Tom Cizauskas of Yours For Good Fermentables is running this month's edition of The Session. He is doing such a good job he has posted somewhere between four and 27 different posts on the subject just on his own site. His question for this month is broad, very open ended:
I'd like to return to essays on a beer style, or more precisely, a beer procedure: Cask-conditioned ale. Cask-conditioned ale —or "real ale" as it is called, somewhat boastfully, by the Campaign For Real Ale (CAMRA), a beer consumer advocacy group in the UK— is defined by that organization as "beer brewed from traditional ingredients, matured by secondary fermentation in the container from which it is dispensed, and served without the use of extraneous carbon dioxide." Viewers of this blog have read my opinions on cask-conditioned ale, and probably once too often. So, let's hear yours, and not only yours. Why not invite brewers and drinkers and bemused casked-spectators to contribute essays for the Session?

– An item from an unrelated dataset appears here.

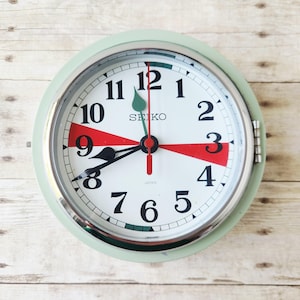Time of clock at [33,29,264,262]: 8:16
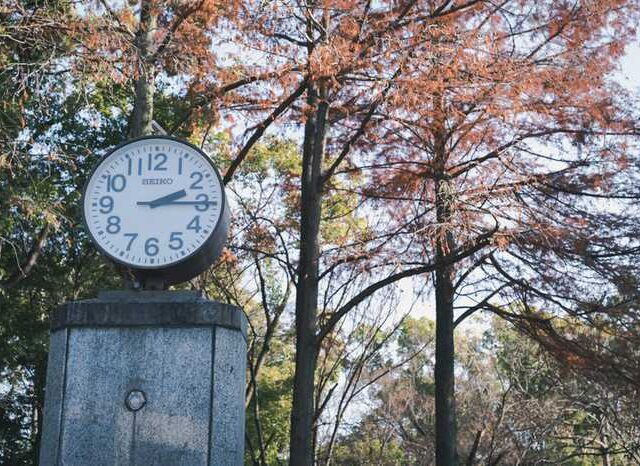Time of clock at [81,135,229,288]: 2:15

That is a good question. A great question and more importantly a very beer centric question. There have been too many first Fridays of the month where I have had to scratch my head and ask "why the heck was this topic chosen?" or "why the heck have we drifted so far from beer?" So, thanks Tom. Thanks for bringing it all back home.

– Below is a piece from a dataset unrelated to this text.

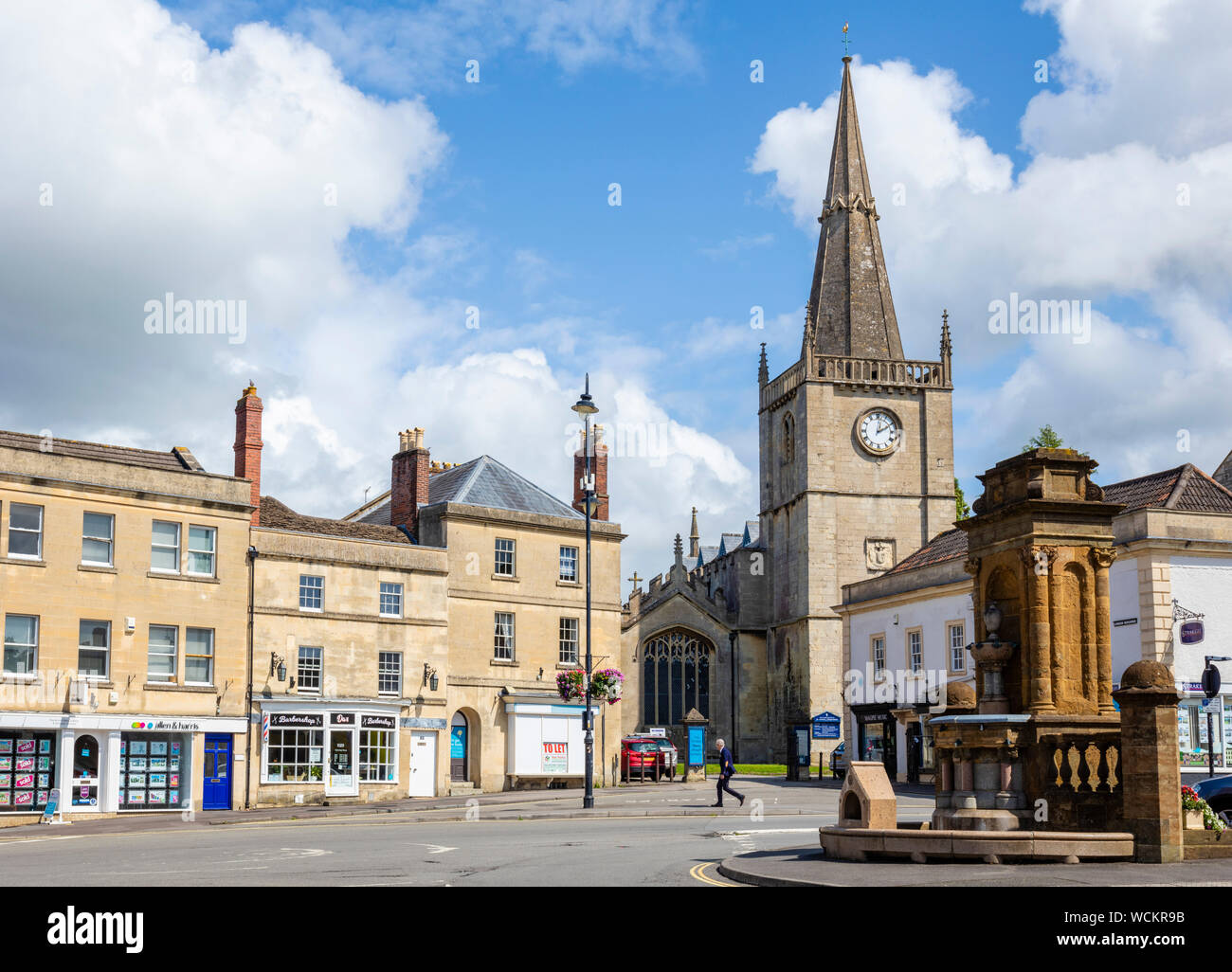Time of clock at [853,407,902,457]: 2:01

One problem. No access to cask ale. I think there is one hand pump in my town and it's not serving my favorite beer at the place. I grew up in another city where I probably had plenty of pints of hand pulled cask ale but I can't tell you if it really was. How am I supposed to remember? I mean it was twenty years ago.

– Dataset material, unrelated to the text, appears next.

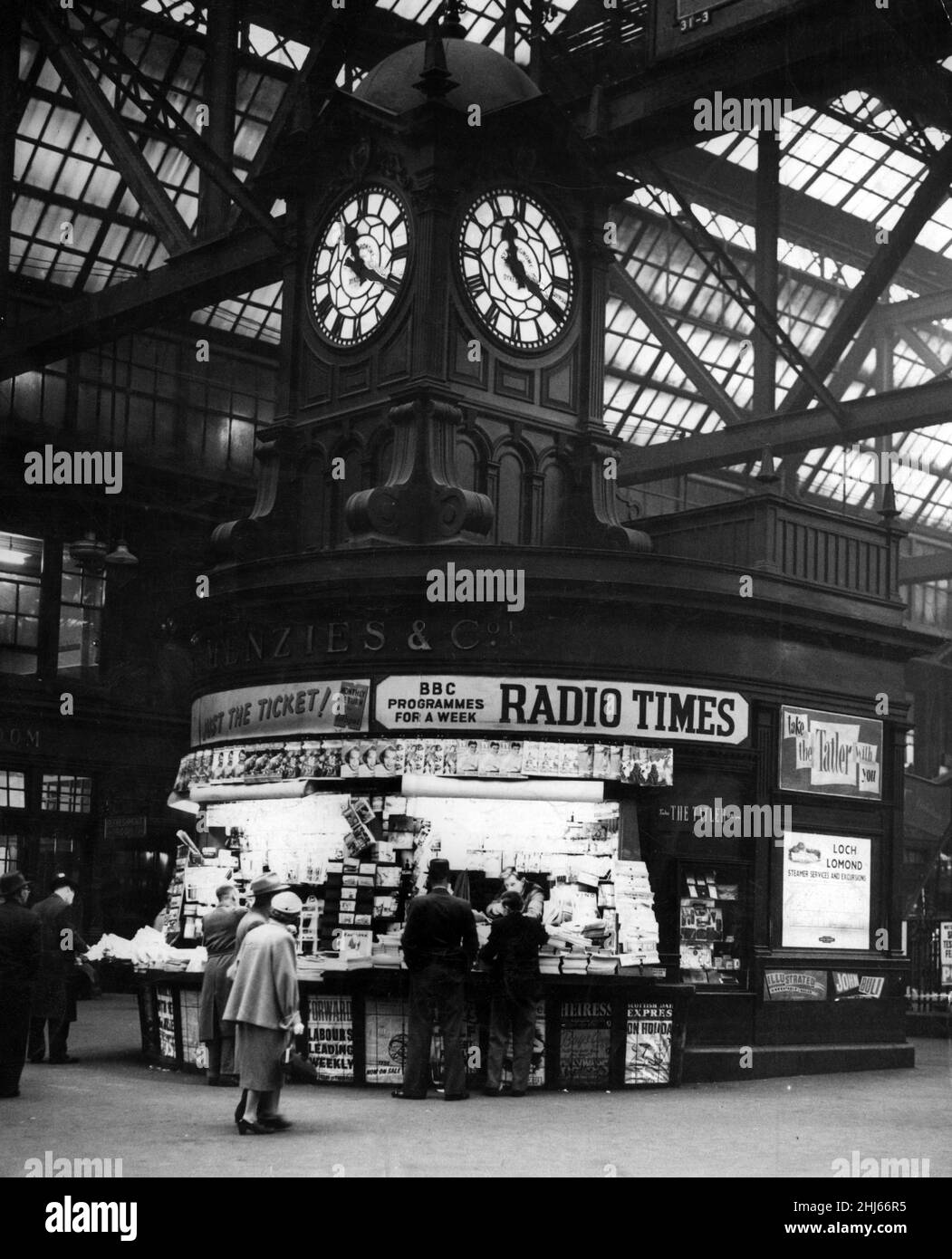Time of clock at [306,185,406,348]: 11:19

But there once was a cask. It was a 25 litre heavy plastic cask made in the UK. A cask that I filled with a beer I brewed on 5 January 2002 and drained with two pals on 8 February - a 3.9% all Goldings pale ale. I still have my home brewing log though the plastic cask is long gone, left with an Anglican priest pal of mine. Looks like I used about 3 ounces of hops in about 22 litres including a half ounce dry hop. The whole thing was drained on a gravity drop in one evening without any back pressure at all. Note on 9 February: "finished entire cask with Fritz and Crawford - very nice and not burdensome the next day." Neither was the priest, by the way. Shocking that I did not write down anything about the pear fruit in the malt from the Maris Otter just the fact that I didn't have a split skull. Priorities.
I dimly recall that there was a trip everyone else took to the in-laws. I dimly recall that more than Fritz and Crawford were suppose to come over. Other than that I don't really even dimly recall. That was a lot of good tasting cask beer. Oh, to be 38 again.